Antonio Grosso e il suo elogio della follia
Grande successo ieri sera al Teatro Grandinetti per “Una compagnia di pazzi “di Antonio Grosso rappresentata nell’ambito della rassegna teatrale 24/25 di Vacantiandu con la direzione artistica di Nico Morelli ed Ettore Palmieri.
Una messa in scena, quella proposta dall’artista – che di questa pièce è autore, regista e attore –, che, intrecciando la semplicità dei gesti e della narrazione con l’ingarbugliato e tremendo “mondo di fuori”, arricchendolo con momenti di intelligente e mai forzata comicità, ha offerto una rappresentazione al contempo realistica e metaforica, sospesa tra la realtà e l’immaginazione, di un manicomio quasi dismesso dell’epoca fascista, abitato, sul finire della II Guerra Mondiale, da tre degenti, due infermieri ed il direttore.
-*-
▶ [DA FARE]:
A – Indica se ciascuna affermazione concorda con il brano, rispondendo sì o no e citando le parole decisive. (i) Lo spettacolo è andato in scena al Teatro Grandinetti. (ii) Antonio Grosso è soltanto il regista della pièce. (iii) Nel manicomio vivono quattro degenti.
B – Cita esattamente dal brano la parte che si apre con le parole contenenti "Antonio Grosso e" e si chiude con "ed Ettore Palmieri.".

▶ [ELENCO DEI DATI]:
-*-
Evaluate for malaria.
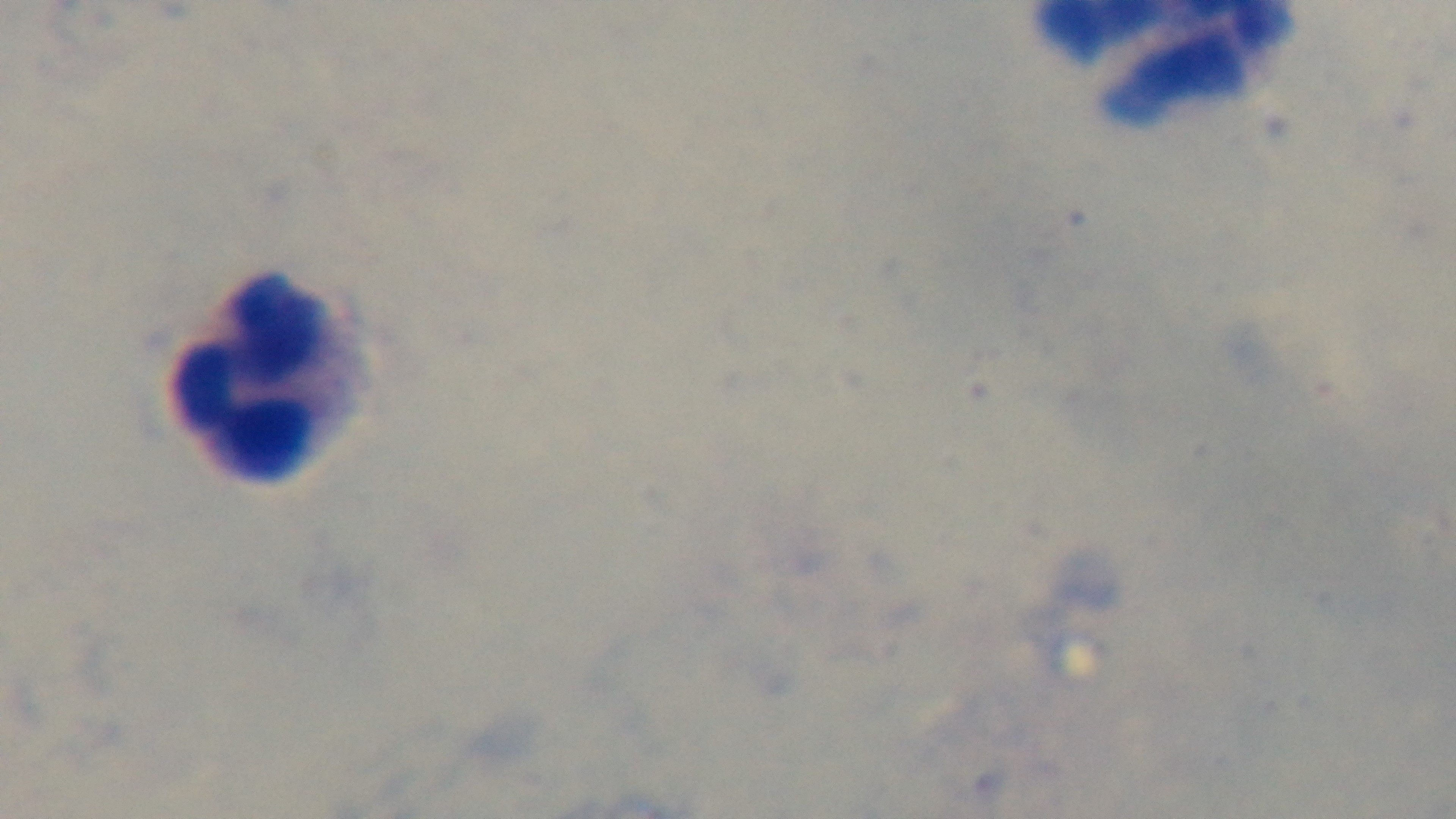

It is uninfected.

Preparation: thick smear. Light microscopy. Giemsa stain. Single field of view. Oil-immersion objective, 100x. Captured with a mounted 4K digital camera.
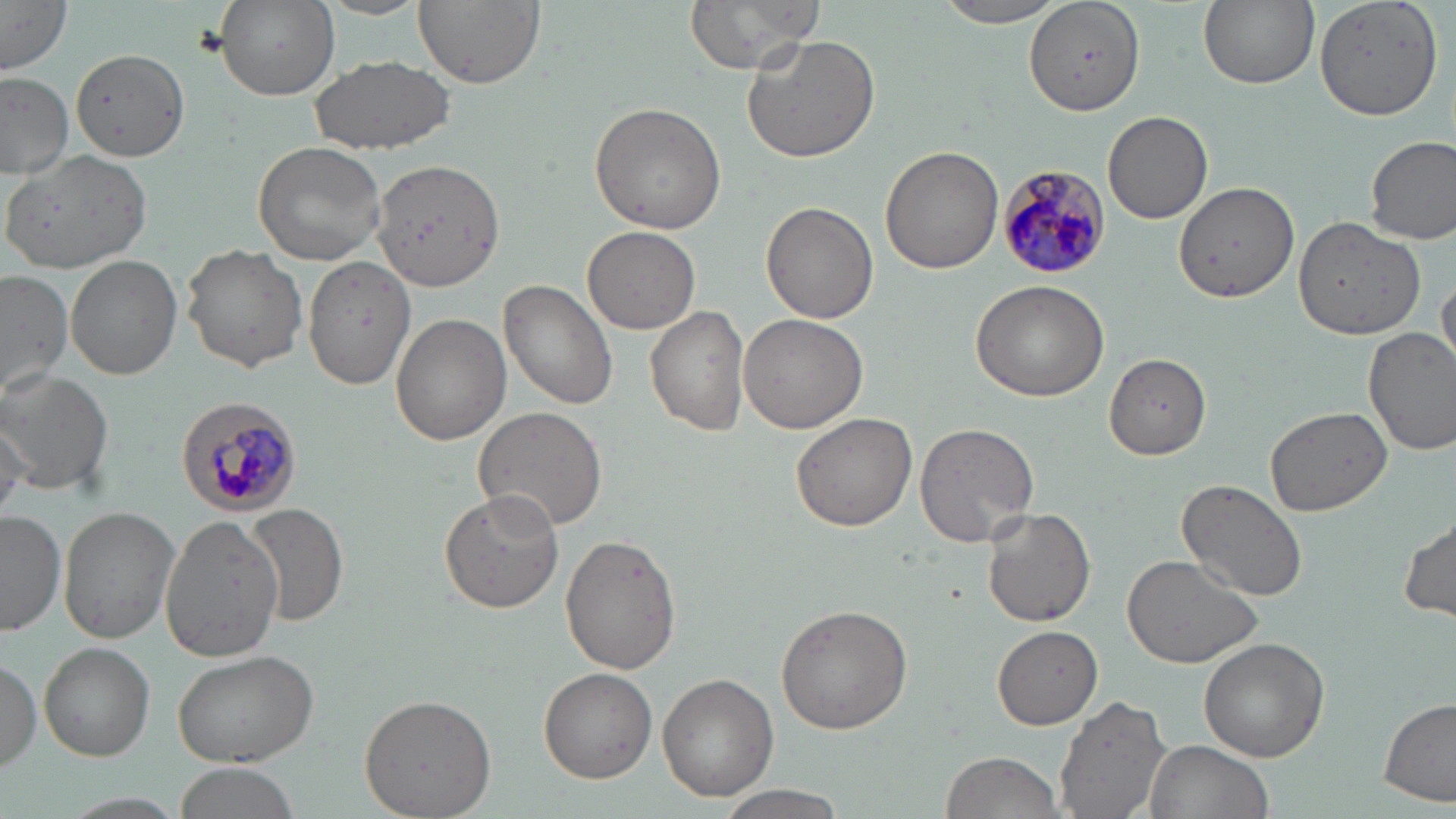
Summary:
  - Coordinate format: approximate bounding boxes as named x1/y1/x2/y2 corners in pixels
  - Plasmodium malariae-infected red blood cell locations: (x1=997, y1=164, x2=1113, y2=277), (x1=174, y1=397, x2=301, y2=518)
  - Uninfected red blood cell locations: (x1=217, y1=0, x2=340, y2=100), (x1=412, y1=0, x2=544, y2=89), (x1=684, y1=0, x2=828, y2=74), (x1=936, y1=0, x2=1068, y2=28), (x1=1026, y1=0, x2=1146, y2=117), (x1=1198, y1=0, x2=1319, y2=90), (x1=1315, y1=0, x2=1441, y2=121), (x1=0, y1=2, x2=71, y2=73), (x1=741, y1=30, x2=882, y2=163), (x1=70, y1=48, x2=189, y2=161), (x1=308, y1=54, x2=455, y2=156), (x1=0, y1=72, x2=73, y2=179), (x1=588, y1=101, x2=727, y2=234), (x1=1103, y1=110, x2=1213, y2=223), (x1=1367, y1=135, x2=1455, y2=245), (x1=253, y1=140, x2=386, y2=264), (x1=880, y1=144, x2=1004, y2=274), (x1=6, y1=149, x2=152, y2=276), (x1=369, y1=158, x2=504, y2=292), (x1=1173, y1=178, x2=1299, y2=301), (x1=760, y1=202, x2=878, y2=323), (x1=1293, y1=215, x2=1427, y2=339), (x1=583, y1=225, x2=701, y2=334), (x1=182, y1=245, x2=308, y2=370), (x1=303, y1=255, x2=415, y2=391), (x1=0, y1=270, x2=73, y2=395), (x1=1437, y1=274, x2=1456, y2=373), (x1=501, y1=279, x2=617, y2=410), (x1=969, y1=279, x2=1111, y2=402), (x1=645, y1=306, x2=751, y2=437), (x1=391, y1=313, x2=509, y2=444), (x1=736, y1=314, x2=870, y2=434), (x1=1363, y1=327, x2=1456, y2=453), (x1=1104, y1=354, x2=1213, y2=459), (x1=0, y1=367, x2=115, y2=495), (x1=1266, y1=405, x2=1391, y2=516), (x1=473, y1=406, x2=608, y2=533), (x1=792, y1=413, x2=917, y2=532), (x1=914, y1=420, x2=1040, y2=548), (x1=1, y1=421, x2=29, y2=521), (x1=1176, y1=479, x2=1310, y2=603), (x1=440, y1=489, x2=564, y2=611), (x1=249, y1=504, x2=349, y2=626), (x1=58, y1=505, x2=180, y2=644), (x1=982, y1=506, x2=1096, y2=627), (x1=0, y1=510, x2=64, y2=634), (x1=1399, y1=512, x2=1455, y2=624), (x1=160, y1=514, x2=284, y2=660), (x1=559, y1=534, x2=681, y2=673), (x1=1121, y1=551, x2=1267, y2=669), (x1=776, y1=603, x2=912, y2=734), (x1=992, y1=626, x2=1103, y2=727), (x1=1200, y1=637, x2=1329, y2=761), (x1=41, y1=642, x2=155, y2=760), (x1=170, y1=646, x2=321, y2=766), (x1=0, y1=654, x2=42, y2=775), (x1=538, y1=667, x2=655, y2=784), (x1=659, y1=673, x2=778, y2=801), (x1=358, y1=692, x2=496, y2=818), (x1=1056, y1=693, x2=1173, y2=819), (x1=1380, y1=695, x2=1455, y2=806), (x1=1143, y1=740, x2=1272, y2=819), (x1=940, y1=751, x2=1064, y2=819), (x1=171, y1=763, x2=301, y2=819), (x1=715, y1=785, x2=851, y2=817)
  - Slide-level diagnosis: Plasmodium malariae
  - Image size: 1456×819 pixels
  - Modality: light microscopy
  - Stain: May-Grünwald-Giemsa
  - Magnification: 1000x
  - Field of view: one of a larger specimen
  - Preparation: thin blood smear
-*-
▶ [SOLUZIONI PER COMPITO]:
A –
(i) Sì: «Grande successo ieri sera al Teatro Grandinetti»
(ii) No: «di questa pièce è autore, regista e attore»
(iii) No: «da tre degenti, due infermieri ed il direttore»

B –
Antonio Grosso e il suo elogio della follia
Grande successo ieri sera al Teatro Grandinetti per “Una compagnia di pazzi “di Antonio Grosso rappresentata nell’ambito della rassegna teatrale 24/25 di Vacantiandu con la direzione artistica di Nico Morelli ed Ettore Palmieri.